__REQUIREMENT__.
Copy out every line of the material below, unchanged.

Questions on scene geometry
======

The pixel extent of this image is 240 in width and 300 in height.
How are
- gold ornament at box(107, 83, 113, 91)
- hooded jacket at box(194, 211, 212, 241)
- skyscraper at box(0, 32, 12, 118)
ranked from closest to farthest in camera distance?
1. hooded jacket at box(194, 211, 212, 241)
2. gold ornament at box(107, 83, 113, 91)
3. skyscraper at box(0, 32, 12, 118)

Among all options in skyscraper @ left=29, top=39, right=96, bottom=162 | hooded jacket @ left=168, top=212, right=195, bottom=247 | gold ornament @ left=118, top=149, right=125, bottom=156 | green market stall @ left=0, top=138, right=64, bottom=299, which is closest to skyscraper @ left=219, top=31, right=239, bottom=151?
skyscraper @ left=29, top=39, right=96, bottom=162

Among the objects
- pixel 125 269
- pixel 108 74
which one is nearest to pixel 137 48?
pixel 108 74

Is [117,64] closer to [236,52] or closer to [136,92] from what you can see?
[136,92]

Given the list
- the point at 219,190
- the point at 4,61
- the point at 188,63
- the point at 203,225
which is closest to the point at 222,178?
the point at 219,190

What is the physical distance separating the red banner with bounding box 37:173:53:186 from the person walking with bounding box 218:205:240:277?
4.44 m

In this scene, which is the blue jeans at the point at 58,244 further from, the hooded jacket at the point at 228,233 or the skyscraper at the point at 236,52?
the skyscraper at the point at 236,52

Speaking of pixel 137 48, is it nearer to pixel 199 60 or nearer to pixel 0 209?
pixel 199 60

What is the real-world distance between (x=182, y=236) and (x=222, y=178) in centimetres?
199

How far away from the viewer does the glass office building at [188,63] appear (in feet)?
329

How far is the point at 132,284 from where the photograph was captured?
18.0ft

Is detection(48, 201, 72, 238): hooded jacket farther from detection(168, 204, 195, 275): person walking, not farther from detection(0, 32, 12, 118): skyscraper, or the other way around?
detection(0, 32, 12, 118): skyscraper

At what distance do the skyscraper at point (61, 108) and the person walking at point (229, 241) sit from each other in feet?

======

__WRITTEN ANSWER__.
The pixel extent of this image is 240 in width and 300 in height.
How are
- gold ornament at box(107, 83, 113, 91)
- hooded jacket at box(194, 211, 212, 241)
- skyscraper at box(0, 32, 12, 118)
ranked from closest to farthest in camera distance?
1. hooded jacket at box(194, 211, 212, 241)
2. gold ornament at box(107, 83, 113, 91)
3. skyscraper at box(0, 32, 12, 118)

Among all options in skyscraper @ left=29, top=39, right=96, bottom=162 | hooded jacket @ left=168, top=212, right=195, bottom=247 | gold ornament @ left=118, top=149, right=125, bottom=156 | green market stall @ left=0, top=138, right=64, bottom=299, which is closest to skyscraper @ left=219, top=31, right=239, bottom=151?
skyscraper @ left=29, top=39, right=96, bottom=162

Among the objects
- pixel 125 269
- pixel 108 74
which one is nearest to pixel 137 48?
pixel 108 74

Is [117,64] closer to [236,52] or closer to [136,92] from what you can see?
[136,92]

Given the list
- the point at 219,190
- the point at 4,61
- the point at 188,63
- the point at 203,225
which is closest to the point at 222,178?
the point at 219,190

What is the physical distance separating the red banner with bounding box 37:173:53:186 from the person walking with bounding box 218:205:240:277?
4.44 m

In this scene, which is the blue jeans at the point at 58,244 further from, the hooded jacket at the point at 228,233 or the skyscraper at the point at 236,52?
the skyscraper at the point at 236,52

Speaking of pixel 137 48, is it nearer to pixel 199 60 or nearer to pixel 0 209?
pixel 199 60

What is the real-world distance between (x=182, y=236) and (x=222, y=178) in centimetres?
199

How far away from the viewer does the glass office building at [188,63] appear (in feet)?
329

How far is the point at 132,284 from where the photograph was captured?
18.0ft

Is detection(48, 201, 72, 238): hooded jacket farther from detection(168, 204, 195, 275): person walking, not farther from detection(0, 32, 12, 118): skyscraper, or the other way around?
detection(0, 32, 12, 118): skyscraper

At what distance do the skyscraper at point (61, 108) and the person walking at point (229, 241) sit from each other in feet?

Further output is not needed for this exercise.